Hi all! I’m new to QuestDB, and am setting up a test to understand how much space per record it actually uses. Not sure if I’m doing thing correctly, but the results I’m getting are
100.7 bytes per record (which seems to be a bit too much)
For this schema:
CREATE TABLE 'ohlc_data' (
timestamp TIMESTAMP,
symbol SYMBOL capacity 256 CACHE,
open DOUBLE,
high DOUBLE,
low DOUBLE,
close DOUBLE,
volume LONG,
trades INT
) timestamp (timestamp) PARTITION BY DAY WAL;
I’ve inserted 3001000 records in the DB, and here are the stats I get using the following:
SELECT sum(diskSize) as total_size
FROM table_partitions('ohlc_data')
Storage Metrics:
- Total records: 3,001,000
- Total database size: 0.28 GB
- Bytes per record: 100.7
Am I doing anything wrong? Does compression improve the more data is inserted into the DB?
Thanks!
Hey,
Please can you run table_partitions('ohlc_data'), and post the result here?
Storage sizes are here: Data types | QuestDB
Per-row, I’d expect at minimum:
| column |
per-record |
for all |
| timestamp |
8 |
24_008_000 |
| symbol |
4 |
12_004_000 |
| open |
8 |
24_008_000 |
| high |
8 |
24_008_000 |
| low |
8 |
24_008_000 |
| close |
8 |
24_008_000 |
| volume |
8 |
24_008_000 |
| trades |
4 |
12_004_000 |
| total |
56 |
168_056_000 |
Therefore, at the minimum, uncompressed, it should be around 168 MB.
Then you need to tag on maybe 5-10% extra for metadata, symbol values etc.. And then the latest partition is always oversized, so not you will have a bit of extra space there.

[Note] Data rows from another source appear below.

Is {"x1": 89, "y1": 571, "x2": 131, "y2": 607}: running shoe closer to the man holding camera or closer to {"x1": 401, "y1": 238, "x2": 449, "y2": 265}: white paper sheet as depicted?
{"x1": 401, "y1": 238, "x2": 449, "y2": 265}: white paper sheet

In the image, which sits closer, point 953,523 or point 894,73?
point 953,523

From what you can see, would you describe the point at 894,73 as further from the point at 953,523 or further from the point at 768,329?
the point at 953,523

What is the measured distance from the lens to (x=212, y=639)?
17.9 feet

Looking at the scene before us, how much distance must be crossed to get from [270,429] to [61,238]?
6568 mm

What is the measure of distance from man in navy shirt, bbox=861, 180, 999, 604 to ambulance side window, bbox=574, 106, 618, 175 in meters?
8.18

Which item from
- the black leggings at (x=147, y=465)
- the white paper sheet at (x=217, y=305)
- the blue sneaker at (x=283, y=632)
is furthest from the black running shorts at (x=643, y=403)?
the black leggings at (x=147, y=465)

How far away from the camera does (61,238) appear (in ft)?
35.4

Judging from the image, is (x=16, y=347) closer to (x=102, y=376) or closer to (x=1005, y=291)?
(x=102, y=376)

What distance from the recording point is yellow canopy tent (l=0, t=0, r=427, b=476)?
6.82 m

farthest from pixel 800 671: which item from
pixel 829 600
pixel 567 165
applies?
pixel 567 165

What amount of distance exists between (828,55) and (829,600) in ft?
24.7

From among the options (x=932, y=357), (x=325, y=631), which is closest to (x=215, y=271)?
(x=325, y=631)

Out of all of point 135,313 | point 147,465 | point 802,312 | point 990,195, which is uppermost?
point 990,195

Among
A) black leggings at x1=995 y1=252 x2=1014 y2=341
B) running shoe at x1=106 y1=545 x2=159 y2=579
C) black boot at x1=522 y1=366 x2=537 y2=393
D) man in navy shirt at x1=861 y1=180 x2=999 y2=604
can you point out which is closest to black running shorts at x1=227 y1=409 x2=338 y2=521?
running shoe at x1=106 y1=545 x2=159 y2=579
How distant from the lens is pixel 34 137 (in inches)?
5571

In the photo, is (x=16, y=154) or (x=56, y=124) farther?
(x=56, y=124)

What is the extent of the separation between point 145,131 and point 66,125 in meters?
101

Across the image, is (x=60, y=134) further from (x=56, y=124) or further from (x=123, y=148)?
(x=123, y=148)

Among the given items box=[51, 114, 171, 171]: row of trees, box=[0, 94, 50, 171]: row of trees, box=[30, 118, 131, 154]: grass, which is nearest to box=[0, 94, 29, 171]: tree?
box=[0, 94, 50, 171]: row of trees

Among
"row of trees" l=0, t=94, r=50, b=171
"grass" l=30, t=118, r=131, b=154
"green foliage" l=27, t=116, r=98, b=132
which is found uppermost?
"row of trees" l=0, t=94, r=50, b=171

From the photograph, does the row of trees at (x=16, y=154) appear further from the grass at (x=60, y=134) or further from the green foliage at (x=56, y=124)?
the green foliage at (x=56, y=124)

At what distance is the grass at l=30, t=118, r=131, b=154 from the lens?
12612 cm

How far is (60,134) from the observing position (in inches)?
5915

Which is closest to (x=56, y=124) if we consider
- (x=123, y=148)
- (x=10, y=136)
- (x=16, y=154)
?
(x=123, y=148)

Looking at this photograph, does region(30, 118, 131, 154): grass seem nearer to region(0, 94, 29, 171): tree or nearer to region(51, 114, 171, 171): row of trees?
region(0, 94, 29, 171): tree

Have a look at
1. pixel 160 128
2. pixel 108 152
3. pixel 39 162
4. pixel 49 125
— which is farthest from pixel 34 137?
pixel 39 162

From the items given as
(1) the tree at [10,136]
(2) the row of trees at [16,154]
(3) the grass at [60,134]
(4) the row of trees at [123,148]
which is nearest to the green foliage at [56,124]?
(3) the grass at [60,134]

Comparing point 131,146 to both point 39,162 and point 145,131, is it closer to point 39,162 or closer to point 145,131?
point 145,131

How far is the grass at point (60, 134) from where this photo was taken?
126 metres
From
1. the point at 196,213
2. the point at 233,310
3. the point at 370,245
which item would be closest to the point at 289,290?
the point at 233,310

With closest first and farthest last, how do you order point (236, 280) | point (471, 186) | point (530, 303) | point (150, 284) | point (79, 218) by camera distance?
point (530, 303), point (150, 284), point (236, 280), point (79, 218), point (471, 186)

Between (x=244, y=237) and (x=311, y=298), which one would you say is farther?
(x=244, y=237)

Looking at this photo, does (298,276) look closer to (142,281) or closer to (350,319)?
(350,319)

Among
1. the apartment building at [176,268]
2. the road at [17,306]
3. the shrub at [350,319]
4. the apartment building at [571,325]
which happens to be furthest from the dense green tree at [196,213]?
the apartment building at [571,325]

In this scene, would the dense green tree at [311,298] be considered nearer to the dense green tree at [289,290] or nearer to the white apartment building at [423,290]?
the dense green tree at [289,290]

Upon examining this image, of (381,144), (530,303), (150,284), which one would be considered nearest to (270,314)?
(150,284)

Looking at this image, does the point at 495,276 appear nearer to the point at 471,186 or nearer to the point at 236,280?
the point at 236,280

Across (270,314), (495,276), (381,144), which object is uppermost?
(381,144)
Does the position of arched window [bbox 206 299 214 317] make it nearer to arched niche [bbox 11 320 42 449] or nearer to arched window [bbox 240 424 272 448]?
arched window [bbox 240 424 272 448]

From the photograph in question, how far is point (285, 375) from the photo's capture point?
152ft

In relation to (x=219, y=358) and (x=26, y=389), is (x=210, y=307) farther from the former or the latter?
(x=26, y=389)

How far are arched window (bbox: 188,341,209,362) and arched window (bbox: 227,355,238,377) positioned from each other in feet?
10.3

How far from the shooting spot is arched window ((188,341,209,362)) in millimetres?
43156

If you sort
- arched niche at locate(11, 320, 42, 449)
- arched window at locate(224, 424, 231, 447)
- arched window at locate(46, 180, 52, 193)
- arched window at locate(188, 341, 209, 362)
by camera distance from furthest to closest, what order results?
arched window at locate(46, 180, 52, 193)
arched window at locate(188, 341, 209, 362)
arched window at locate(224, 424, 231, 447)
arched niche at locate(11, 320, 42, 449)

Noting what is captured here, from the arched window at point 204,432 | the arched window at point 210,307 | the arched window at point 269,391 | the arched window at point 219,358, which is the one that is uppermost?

We also oversize the latest partition, which gets truncated at rollover, so there is likely a fair bit of wasted space in the partitions.
If you want to compress the files in NATIVE format, you should deploy on a filesystem that supports compression, such as zfs. That can give you anywhere from 2x-10x compression ratios, depending on the data. For the schema you posted above, I’d expect perhaps 3x.
In the long run, you’ll convert your older partitions to PARQUET, with varying compression ratios.